A City Hall spokesperson termed the cancellation “unacceptable” and “dangerous,” calling on the federal government to “reverse course immediately.” The article continued by stating that “it is highly unusual for a [USACE] project to lose funding after more than three years of work at a cost of several million dollars.”
Will the Biden administration reactivate the scheme?
In Europe, there’s the Venice geoengineering project.
In and near Venice, because of the climate crisis, waters have risen higher and higher. So in 1966, engineers began to “draw up plans to build a barrier at sea to defend one of the world’s most picturesque yet fragile cities from the constant threat of high tides,” Reuters has noted. “But the project, known as Mose (for Moses and the parting of the Red Sea), has been plagued by the sort of problems that have come to characterize many Italian construction programs – corruption, cost overruns and prolonged delay.” There was a threefold increase in cost to $6.1 billion.
“Floodgates in Venice Work in First Major Test,” was The New York Times headline on Oct. 3, 2020. The Mose undertaking involves 78 steel barriers at three inlets. They had just been raised in the face of a particularly menacing tide. “Everything dry here,” tweeted Luigi Brugnaro, mayor of Venice.
But the Mose project remains contested.
The article further mentions: “Christiano Gasparetto, an architect and former provincial official who has long opposed the project” said, “With climate change, there’s a chance that the floodgates could be employed 150-180 days a year, becoming an almost fixed barrier and severing the [Venice] lagoon’s relations to the sea. If the lagoon is cut off from the sea for long periods, it dies, because the natural exchange of water stops, and all of its organic life risks decaying.”
Recently, the PBS “Nova” series devoted an hour to such ambitious geoengineering
concepts in a program, titled “Can We Cool The Planet?” Is a focus on trying to deal with the effects of global warming overshadowing getting at its cause?
The climate crisis is largely caused by the burning of fossil fuels – oil, gas and coal – all which contribute to the release of carbon dioxide that leads to a heat-up of the planet. It’s causing glaciers to melt and seas to rise. This has resulted in unusually powerful hurricanes, and in high numbers.
Indeed, 2020 saw a record number of hurricanes with the World Meteorological Organization needing to reach deep into the Greek alphabet to name storms after its list of English names had been used up.
The warming of seas has increased the heat in them on which hurricanes feed. The climate crisis also is seen as being behind the massive wildfires of this year. It has thrown nature out of whack world-wide.
A full transition to energy sources led by solar and wind, which do not produce greenhouse gasses, is required to challenge global warming – and the technology is already here today to accomplish that.
Fire Island, Long Island, and New York City, with their miles upon miles of shoreline, are especially vulnerable to the climate crisis and rising waters.
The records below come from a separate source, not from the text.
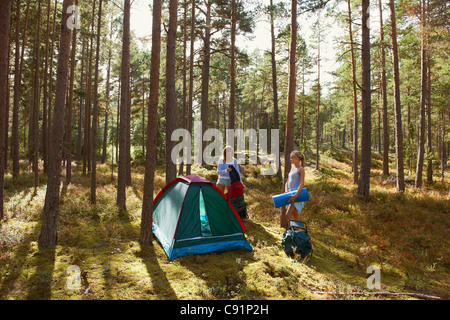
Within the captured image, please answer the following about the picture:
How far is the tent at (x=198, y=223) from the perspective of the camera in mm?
6090

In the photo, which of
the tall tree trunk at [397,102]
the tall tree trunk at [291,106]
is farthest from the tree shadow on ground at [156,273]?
the tall tree trunk at [397,102]

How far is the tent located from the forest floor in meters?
0.24

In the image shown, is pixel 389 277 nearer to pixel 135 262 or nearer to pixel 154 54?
pixel 135 262

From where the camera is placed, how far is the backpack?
6199mm

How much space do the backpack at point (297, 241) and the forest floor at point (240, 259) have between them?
22cm

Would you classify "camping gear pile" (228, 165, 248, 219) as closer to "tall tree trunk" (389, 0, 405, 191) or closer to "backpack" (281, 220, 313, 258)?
"backpack" (281, 220, 313, 258)

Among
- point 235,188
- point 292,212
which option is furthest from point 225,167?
point 292,212

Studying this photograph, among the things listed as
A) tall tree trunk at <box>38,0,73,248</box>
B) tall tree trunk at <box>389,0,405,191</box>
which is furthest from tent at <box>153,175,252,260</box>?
tall tree trunk at <box>389,0,405,191</box>

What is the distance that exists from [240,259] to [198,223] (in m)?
1.42

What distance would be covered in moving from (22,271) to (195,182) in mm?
3955

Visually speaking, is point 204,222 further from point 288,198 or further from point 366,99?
point 366,99

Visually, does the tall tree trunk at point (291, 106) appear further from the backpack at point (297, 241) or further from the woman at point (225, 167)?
the backpack at point (297, 241)

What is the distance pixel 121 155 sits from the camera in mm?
10070
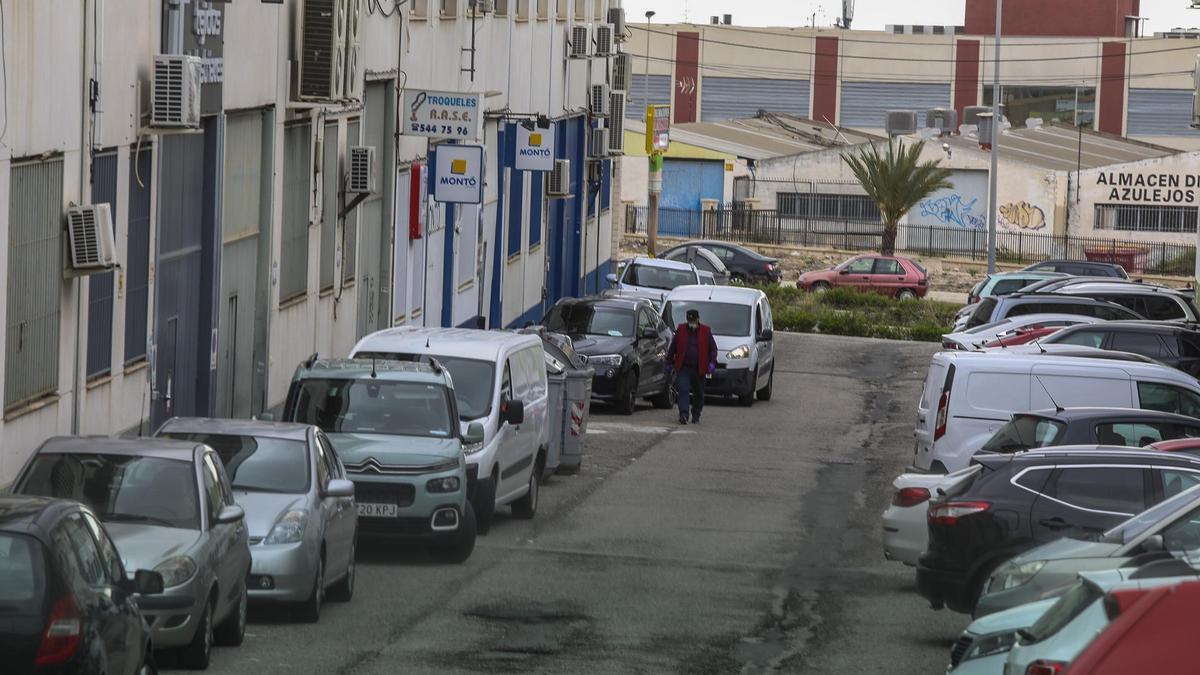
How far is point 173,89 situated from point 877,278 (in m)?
38.5

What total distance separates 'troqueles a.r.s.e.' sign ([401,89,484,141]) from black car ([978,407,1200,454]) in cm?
1233

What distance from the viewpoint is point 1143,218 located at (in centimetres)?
7350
There are the calls for the “relocation” of structures in the most exposed, most vulnerable areas – Fire Island has already begun witnessing all that is lost in such drastic decision making in recent years. However we should also be a leader in challenging the cause, and to be in the forefront of a transition from burning fossil fuels in cars and trucks and in the generation of electricity.
Some geoengineering schemes may work, at a massive cost, others may not. But the cause of the climate crisis must be fully tackled. Otherwise, waters will continue to rise and other effects persist and worsen, and the Earth will move past a point of no return. Challenging the cause of global warming without delay is an existential necessity.